En Afghanistan, du carburant militaire importé est vendu hors taxe sur le marché au nez et à la barbe du gouvernement, ainsi privé de précieuses recettes fiscales et contraint de continuer à dépendre de l'aide étrangère.
Le carburant, théoriquement destiné à l'Otan et aux forces de l'ordre afghanes, se retrouve vendu dans des dépôts d'approvisionnement pour stations-services et autres agents commerciaux, reconnaissent des responsables du secteur.
Des journalistes de l'AFP l'ont constaté de visu en accompagnant un inspecteur gouvernemental lors d'une visite inopinée dans l'un de ces dépôts, où il s'est rendu flanqué d'un groupe d'assistants et de gardes du corps.
Parmi les documents de douane qu'il a demandé à examiner figurait un "maafinama" fourni par un chauffeur de camion-citerne, c'est-à-dire un certificat d'exemption de taxes pour du carburant militaire importé du Turkménistan pour le compte du ministère afghan de l'Intérieur.

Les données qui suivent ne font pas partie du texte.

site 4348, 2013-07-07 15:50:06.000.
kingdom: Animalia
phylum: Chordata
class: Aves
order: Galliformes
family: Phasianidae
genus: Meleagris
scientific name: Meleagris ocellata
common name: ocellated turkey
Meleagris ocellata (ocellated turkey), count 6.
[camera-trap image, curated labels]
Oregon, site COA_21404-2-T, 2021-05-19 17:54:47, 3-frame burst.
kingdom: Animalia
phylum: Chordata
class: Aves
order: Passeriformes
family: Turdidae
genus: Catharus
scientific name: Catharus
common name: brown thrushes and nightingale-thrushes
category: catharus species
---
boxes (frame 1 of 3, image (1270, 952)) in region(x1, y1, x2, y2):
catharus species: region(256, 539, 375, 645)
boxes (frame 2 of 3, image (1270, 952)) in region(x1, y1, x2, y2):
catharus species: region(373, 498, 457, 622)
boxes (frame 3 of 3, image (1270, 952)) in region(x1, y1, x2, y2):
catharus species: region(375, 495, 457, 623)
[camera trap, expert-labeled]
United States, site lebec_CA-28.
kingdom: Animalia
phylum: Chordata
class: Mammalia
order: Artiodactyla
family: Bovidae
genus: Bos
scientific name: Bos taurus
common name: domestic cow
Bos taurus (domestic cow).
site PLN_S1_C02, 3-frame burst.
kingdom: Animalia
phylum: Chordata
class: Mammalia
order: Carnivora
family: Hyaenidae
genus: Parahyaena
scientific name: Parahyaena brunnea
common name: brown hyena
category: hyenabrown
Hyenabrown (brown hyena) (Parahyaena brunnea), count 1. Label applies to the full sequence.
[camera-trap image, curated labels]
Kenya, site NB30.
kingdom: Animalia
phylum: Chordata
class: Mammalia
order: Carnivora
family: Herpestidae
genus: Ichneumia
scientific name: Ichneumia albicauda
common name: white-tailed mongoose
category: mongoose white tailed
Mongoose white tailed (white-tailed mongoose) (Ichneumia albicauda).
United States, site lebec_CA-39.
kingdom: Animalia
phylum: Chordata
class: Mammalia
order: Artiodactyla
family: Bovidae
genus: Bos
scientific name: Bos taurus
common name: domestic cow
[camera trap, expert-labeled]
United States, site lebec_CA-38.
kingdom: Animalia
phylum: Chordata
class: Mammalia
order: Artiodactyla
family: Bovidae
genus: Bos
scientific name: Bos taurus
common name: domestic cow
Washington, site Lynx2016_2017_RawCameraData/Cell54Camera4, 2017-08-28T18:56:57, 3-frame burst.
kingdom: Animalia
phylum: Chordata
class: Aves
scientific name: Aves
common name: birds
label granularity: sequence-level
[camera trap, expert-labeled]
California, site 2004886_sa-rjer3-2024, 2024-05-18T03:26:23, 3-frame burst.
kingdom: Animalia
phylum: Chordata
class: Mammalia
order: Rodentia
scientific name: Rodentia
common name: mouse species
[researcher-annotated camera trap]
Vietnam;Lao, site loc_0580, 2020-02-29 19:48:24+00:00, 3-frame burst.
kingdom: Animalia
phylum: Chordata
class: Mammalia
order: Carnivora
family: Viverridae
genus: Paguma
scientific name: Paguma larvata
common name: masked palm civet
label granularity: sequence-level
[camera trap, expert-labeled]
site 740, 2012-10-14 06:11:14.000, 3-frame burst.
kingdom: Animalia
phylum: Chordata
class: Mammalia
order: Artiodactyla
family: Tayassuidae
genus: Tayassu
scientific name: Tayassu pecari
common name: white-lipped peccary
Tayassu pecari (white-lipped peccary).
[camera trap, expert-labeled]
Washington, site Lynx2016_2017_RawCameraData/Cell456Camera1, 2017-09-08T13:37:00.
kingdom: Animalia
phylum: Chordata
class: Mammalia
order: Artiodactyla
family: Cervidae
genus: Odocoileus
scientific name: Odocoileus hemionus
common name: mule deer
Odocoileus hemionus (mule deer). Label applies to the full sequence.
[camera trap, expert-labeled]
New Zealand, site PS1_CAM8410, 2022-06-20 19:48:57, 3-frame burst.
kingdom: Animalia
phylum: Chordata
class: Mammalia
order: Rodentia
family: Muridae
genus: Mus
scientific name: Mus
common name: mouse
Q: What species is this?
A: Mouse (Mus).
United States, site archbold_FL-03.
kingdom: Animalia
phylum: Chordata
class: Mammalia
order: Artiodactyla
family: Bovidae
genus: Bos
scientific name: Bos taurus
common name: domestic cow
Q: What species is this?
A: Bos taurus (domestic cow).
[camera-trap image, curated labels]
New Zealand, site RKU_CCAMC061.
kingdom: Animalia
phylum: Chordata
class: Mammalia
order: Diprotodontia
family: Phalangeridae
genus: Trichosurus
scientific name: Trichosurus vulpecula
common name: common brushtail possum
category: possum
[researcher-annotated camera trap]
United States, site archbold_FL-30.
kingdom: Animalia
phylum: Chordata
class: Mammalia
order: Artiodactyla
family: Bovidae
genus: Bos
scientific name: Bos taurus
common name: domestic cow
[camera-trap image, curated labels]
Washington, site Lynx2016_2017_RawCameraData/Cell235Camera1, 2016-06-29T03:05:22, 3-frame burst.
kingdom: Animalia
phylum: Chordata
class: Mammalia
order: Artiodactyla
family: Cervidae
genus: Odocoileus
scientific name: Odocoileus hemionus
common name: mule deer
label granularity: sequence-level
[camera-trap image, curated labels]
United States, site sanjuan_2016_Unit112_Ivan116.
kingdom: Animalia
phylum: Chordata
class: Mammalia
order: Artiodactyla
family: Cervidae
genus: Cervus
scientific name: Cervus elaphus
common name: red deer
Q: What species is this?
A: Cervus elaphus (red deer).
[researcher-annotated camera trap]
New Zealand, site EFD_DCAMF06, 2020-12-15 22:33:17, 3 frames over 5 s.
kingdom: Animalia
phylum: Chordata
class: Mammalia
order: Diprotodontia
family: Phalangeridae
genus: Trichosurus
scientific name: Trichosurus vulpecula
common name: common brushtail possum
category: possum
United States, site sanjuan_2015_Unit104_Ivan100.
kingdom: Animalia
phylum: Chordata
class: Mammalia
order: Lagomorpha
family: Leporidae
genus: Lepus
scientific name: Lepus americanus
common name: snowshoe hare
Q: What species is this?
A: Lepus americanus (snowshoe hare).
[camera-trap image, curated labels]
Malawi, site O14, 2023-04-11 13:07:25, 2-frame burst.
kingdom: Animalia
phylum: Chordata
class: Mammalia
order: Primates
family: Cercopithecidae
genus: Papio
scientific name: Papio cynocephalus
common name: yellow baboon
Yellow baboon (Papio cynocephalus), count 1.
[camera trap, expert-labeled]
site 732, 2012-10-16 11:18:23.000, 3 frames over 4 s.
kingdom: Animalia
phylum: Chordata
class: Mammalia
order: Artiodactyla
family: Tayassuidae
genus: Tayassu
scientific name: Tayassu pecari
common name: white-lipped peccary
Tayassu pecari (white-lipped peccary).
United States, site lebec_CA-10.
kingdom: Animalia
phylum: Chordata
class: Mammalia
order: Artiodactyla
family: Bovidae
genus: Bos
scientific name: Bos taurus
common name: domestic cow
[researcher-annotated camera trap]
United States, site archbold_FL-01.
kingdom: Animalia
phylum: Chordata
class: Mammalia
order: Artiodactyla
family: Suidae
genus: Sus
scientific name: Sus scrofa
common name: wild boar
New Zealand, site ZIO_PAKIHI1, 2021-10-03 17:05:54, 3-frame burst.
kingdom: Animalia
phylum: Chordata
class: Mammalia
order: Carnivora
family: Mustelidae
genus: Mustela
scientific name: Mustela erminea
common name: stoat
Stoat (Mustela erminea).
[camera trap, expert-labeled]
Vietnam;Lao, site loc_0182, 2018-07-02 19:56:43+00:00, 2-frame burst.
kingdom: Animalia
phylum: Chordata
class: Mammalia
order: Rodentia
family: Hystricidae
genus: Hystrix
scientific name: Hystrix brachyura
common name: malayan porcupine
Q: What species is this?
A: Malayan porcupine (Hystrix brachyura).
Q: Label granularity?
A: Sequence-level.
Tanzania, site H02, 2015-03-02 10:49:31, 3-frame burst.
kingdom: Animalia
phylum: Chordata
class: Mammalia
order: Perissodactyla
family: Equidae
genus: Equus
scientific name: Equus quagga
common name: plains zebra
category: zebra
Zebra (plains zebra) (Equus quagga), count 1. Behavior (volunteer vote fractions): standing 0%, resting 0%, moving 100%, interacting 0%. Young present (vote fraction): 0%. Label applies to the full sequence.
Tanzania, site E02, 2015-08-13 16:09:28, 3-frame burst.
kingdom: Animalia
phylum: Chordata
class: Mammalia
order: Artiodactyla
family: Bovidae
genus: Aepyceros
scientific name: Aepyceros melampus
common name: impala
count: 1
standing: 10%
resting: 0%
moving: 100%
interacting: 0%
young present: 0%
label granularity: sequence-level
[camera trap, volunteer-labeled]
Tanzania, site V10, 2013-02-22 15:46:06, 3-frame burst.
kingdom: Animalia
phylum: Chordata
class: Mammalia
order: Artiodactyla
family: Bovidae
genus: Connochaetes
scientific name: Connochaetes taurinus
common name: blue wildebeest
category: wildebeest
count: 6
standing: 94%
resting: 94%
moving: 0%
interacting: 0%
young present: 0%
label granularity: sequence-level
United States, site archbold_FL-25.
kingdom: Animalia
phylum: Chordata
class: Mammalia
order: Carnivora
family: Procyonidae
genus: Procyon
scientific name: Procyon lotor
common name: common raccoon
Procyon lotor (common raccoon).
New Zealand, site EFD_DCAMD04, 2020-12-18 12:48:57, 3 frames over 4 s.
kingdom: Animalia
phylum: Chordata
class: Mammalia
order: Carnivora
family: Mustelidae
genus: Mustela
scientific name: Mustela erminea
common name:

Grâce au "maafinama" le prix de la tonne de fuel est réduit de 200 dollars par tonne. Or ce privilège est censé être réservé au carburant destiné aux troupes étrangères et aux ministères afghans de la Défense et de l'Intérieur, selon un accord passé entre l'Otan et le gouvernement.
- Certificats revendus -
Plus d'un million de tonnes de carburant militaire a été importé l'an dernier en Afghanistan, ce qui représente environ 100 millions de dollars de ristourne fiscale, selon le ministère des Finances.
"Le mécanisme d'exemption de taxe (...) pour les forces internationales a conduit à des abus de la part des marchands de fuel, qui en profitent de manière illégale", note dans un récent rapport un comité indépendant de suivi de la corruption (MEC).
Selon ce rapport, qui sera publié mardi, 20 entreprises commerciales ont obtenu des certificats d'exemption fiscale l'an dernier.
"Certaines entreprises en possession de certificats légitimes les ont vendus à d'autres compagnies", note le rapport, expliquant comment une denrée aussi stratégique se retrouve ainsi sur le marché.
Contacté par l'AFP, l'Otan s'est refusé à tout commentaire. Les ministères de la Défense et de l'Intérieur n'ont pour leur part pas répondu à des requêtes similaires.
Le vice-ministre adjoint en charge des douanes, Shafiq Qarizada, a de son côté déclaré à l'AFP "ne pas être en mesure de confirmer ou de démentir" la présence de carburant exempté de taxe sur le marché commercial.
- Lassitude des donneurs -
Ces abus surgissent alors qu'une importante conférence doit rassembler début octobre à Bruxelles les pays donateurs à l'Afghanistan pour confirmer le programme d'aide aux civils sur les 4 prochaines années.
Kaboul fait face à ce que les spécialistes appellent "la lassitude des donneurs", fatigués de voir leur argent capté par des criminels ou des corrompus.
L'abus d'exemptions fiscales se répercute aussi sur les entreprises locales, qui souffrent de cette concurrence déloyale. Le coût du carburant exempté est inférieur d'au moins 12% à celui du marché.
"Les maafinamas ont contaminé le marché commercial", souligne l'inspecteur rencontré par l'AFP.
"Comment un vendeur payant ses taxes peut-il faire face à la concurrence du carburant exempté moins cher ? Cela étouffe les entreprises respectueuses de la loi et encourage le trafic de fuel", poursuit-il. "Et cela se traduit par des millions de pertes en recettes douanières".
Ce trafic peut aussi avoir des répercussions sur le terrain militaire, le carburant pouvant venir à manquer aux bases les plus éloignées des grands centres.
Face à cette situation, l'Otan et le ministère des Finances discutent des moyens de contrer ces abus, selon plusieurs sources. L'une des pistes envisagées serait de taxer le carburant militaire et de rembourser ensuite les accises une fois qu'il est livré.
Mais ce projet de réforme, bien que bénéficiant d'un large soutien, reste en panne, note le rapport du MEC. "Pourquoi ? Peut-être ce retard est-il dû à un nouveau cas de corruption ?" s'interroge-t-il.